Pukul 20.00 nanti Gina akan naik kereta pulang ke Cianjur, Jawa Barat. Dan esok hari dua orang sekaligus akan kembali ke kota Padang dan Bogor. Semuanya jauh dari Purwokerto. Semua akan jauh dari Naima yang memilih tetap tinggal di kota asalnya. Kegiatan menempuh pendidikan S1 mereka di kota ini telah usai, begitu pula perjalanan hidup mereka di sini.
“Ya Allah, hamba menyesal karena tidak memanfaatkan waktu untuk bersama lebih lama dengan mereka. Namun hamba memang tidak sepatutnya kufur akan nikmat-Mu yang telah menghadirkan sahabat sebaik Gina, Jihan, dan Maya ini. Alhamdulillah, hidup hamba menjadi lebih berarti karena adanya mereka. Hamba mohon jagalah mereka dimanapun berada. Pertemukan kami kembali dalam keadaan yang baik, Ya Allah. Aamiin,” doa Naima setelah sholatnya usai. Gina, Jihan, dan Maya di belakangnya pun mendoakan hal yang tak jauh berbeda. Mereka semua amat menyayangi satu sama lain.
“Gin, Han, May, sebelum tiba kalian pergi dari kota ini...” Naima berbalik badan menghadap para sahabatnya. Mata perempuan itu sudah berkaca-kaca, membuat hati tiga orang lainnya ngilu. Karena mereka sudah tahu akan kemana arah pembicaraan ini.
“Aku ingin mengatakan satu hal, bahwa aku amat menyayangi kalian,” Jihan yang pertama kali mengusap punggung Naima saat air matanya pecah. Gina dan Maya beringsut mendekat, mata mereka juga sudah berkaca-kaca.

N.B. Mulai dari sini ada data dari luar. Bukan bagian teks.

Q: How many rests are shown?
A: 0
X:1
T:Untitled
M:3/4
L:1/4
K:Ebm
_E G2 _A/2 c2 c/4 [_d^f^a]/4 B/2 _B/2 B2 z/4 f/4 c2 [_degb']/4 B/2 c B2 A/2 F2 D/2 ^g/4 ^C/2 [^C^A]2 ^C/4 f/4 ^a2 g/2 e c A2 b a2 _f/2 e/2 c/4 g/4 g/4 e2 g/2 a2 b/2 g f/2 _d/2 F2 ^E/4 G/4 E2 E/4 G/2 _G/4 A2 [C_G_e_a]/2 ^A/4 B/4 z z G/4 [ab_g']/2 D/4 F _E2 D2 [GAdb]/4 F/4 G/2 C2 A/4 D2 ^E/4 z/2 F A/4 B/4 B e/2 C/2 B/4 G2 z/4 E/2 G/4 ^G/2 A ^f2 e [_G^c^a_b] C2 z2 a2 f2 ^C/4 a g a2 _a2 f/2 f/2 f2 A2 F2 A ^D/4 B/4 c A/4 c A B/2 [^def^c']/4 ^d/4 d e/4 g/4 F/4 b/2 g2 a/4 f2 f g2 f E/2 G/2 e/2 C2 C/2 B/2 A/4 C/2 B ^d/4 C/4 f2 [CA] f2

“Acara penting kita tidak terasa berlalu sangat cepat,” maksud Jihan tentu saja acara kumpul dan mengobrol tadi. Memang sebuah kegiatan biasa yang mereka lakukan selama bertahun-tahun ke belakang. Namun hari ini menjadi sangat penting karena mereka lakukan sebelum berpisah. “Iya,” Naima, Gina, dan Maya menganggukkan kepala pelan. Memang benar jika waktu berkumpul bersama orang tersayang itu akan selalu terasa kurang.

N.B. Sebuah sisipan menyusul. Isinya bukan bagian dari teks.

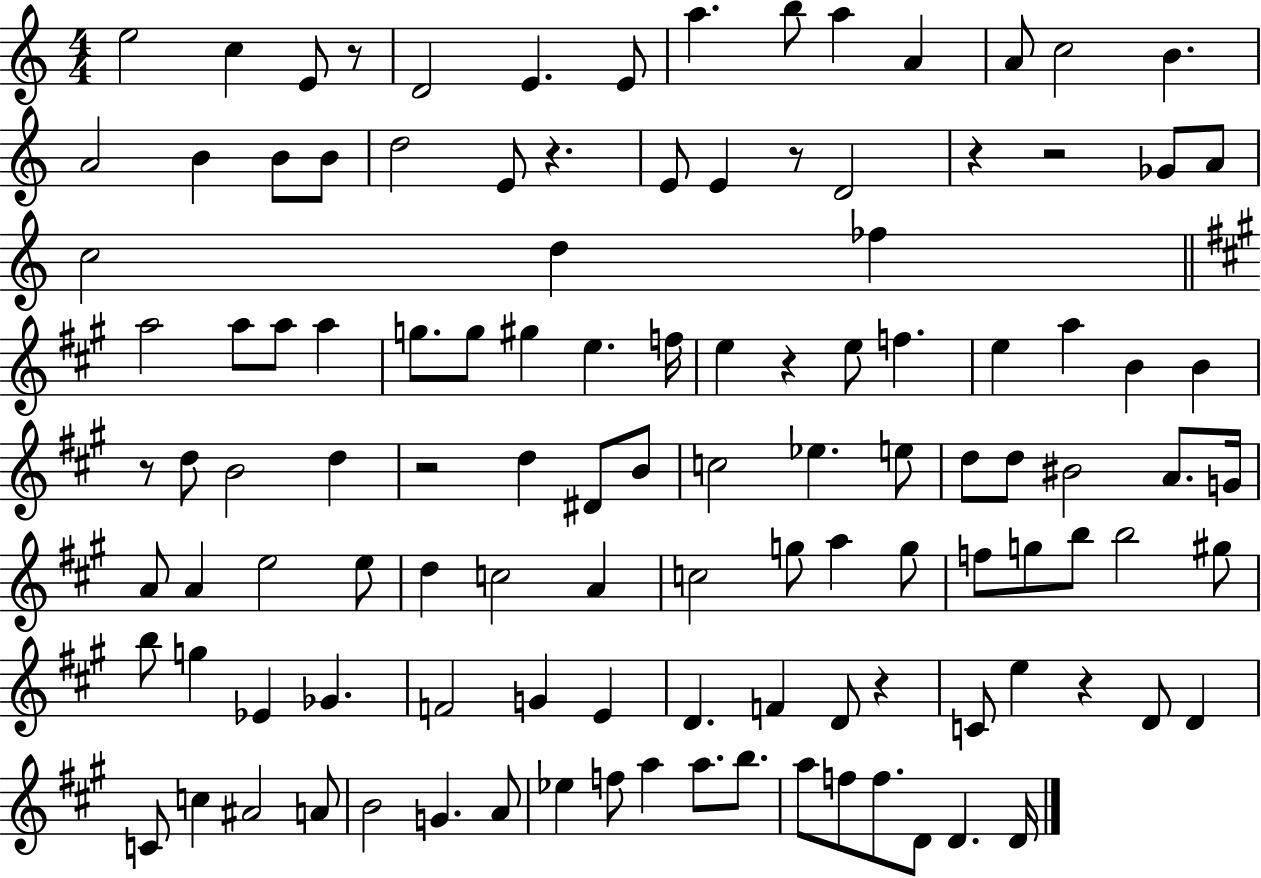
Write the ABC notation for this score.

X:1
T:Untitled
M:4/4
L:1/4
K:C
e2 c E/2 z/2 D2 E E/2 a b/2 a A A/2 c2 B A2 B B/2 B/2 d2 E/2 z E/2 E z/2 D2 z z2 _G/2 A/2 c2 d _f a2 a/2 a/2 a g/2 g/2 ^g e f/4 e z e/2 f e a B B z/2 d/2 B2 d z2 d ^D/2 B/2 c2 _e e/2 d/2 d/2 ^B2 A/2 G/4 A/2 A e2 e/2 d c2 A c2 g/2 a g/2 f/2 g/2 b/2 b2 ^g/2 b/2 g _E _G F2 G E D F D/2 z C/2 e z D/2 D C/2 c ^A2 A/2 B2 G A/2 _e f/2 a a/2 b/2 a/2 f/2 f/2 D/2 D D/4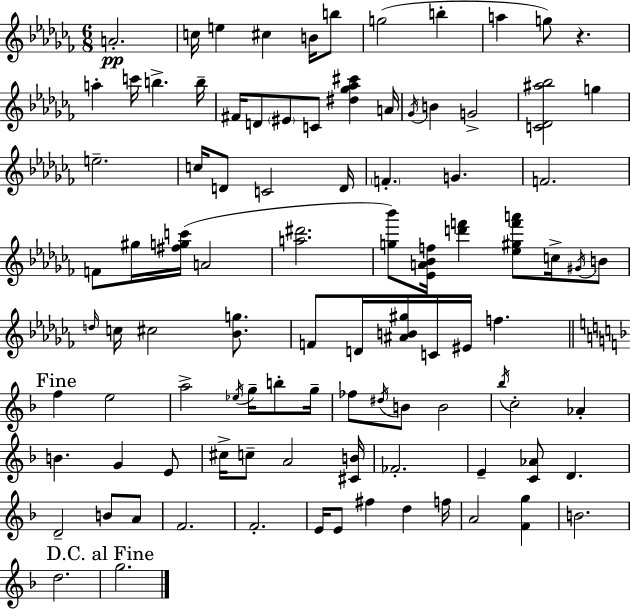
{
  \clef treble
  \numericTimeSignature
  \time 6/8
  \key aes \minor
  \repeat volta 2 { a'2.-.\pp | c''16 e''4 cis''4 b'16 b''8 | g''2( b''4-. | a''4 g''8) r4. | \break a''4-. c'''16 b''4.-> b''16-- | fis'16 d'8 \parenthesize eis'8 c'8 <dis'' ges'' aes'' cis'''>4 a'16 | \acciaccatura { ges'16 } b'4 g'2-> | <c' des' ais'' bes''>2 g''4 | \break e''2.-- | c''16 d'8 c'2 | d'16 \parenthesize f'4.-. g'4. | f'2. | \break f'8 gis''16 <fis'' g'' c'''>16( a'2 | <a'' dis'''>2. | <g'' bes'''>8) <ees' a' bes' f''>16 <d''' f'''>4 <ees'' gis'' f''' a'''>8 c''16-> \acciaccatura { gis'16 } | b'8 \grace { d''16 } c''16 cis''2 | \break <bes' g''>8. f'8 d'16 <ais' b' gis''>16 c'16 eis'16 f''4. | \mark "Fine" \bar "||" \break \key d \minor f''4 e''2 | a''2-> \acciaccatura { ees''16 } g''16-- b''8-. | g''16-- fes''8 \acciaccatura { dis''16 } b'8 b'2 | \acciaccatura { bes''16 } c''2-. aes'4-. | \break b'4. g'4 | e'8 cis''16-> c''8-- a'2 | <cis' b'>16 fes'2.-. | e'4-- <c' aes'>8 d'4. | \break d'2-- b'8 | a'8 f'2. | f'2.-. | e'16 e'8 fis''4 d''4 | \break f''16 a'2 <f' g''>4 | b'2. | d''2. | \mark "D.C. al Fine" g''2. | \break } \bar "|."
}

“Aku sayang kalian, Nay, May, Gin.”
“Aku juga Han, Nay dan May.”
“Alhamdulillah aku bisa menyayangi dan disayangi kalian Gin, Han, Nay.”
“Terima kasih telah hadir di dalam hidupku,” dan untuk momen menyedihkan ini Naima menarik para sahabatnya dalam sebuah pelukan yang hangat. Sebuah pelukan paling berharga sebelum saatnya perpisahan mereka tiba.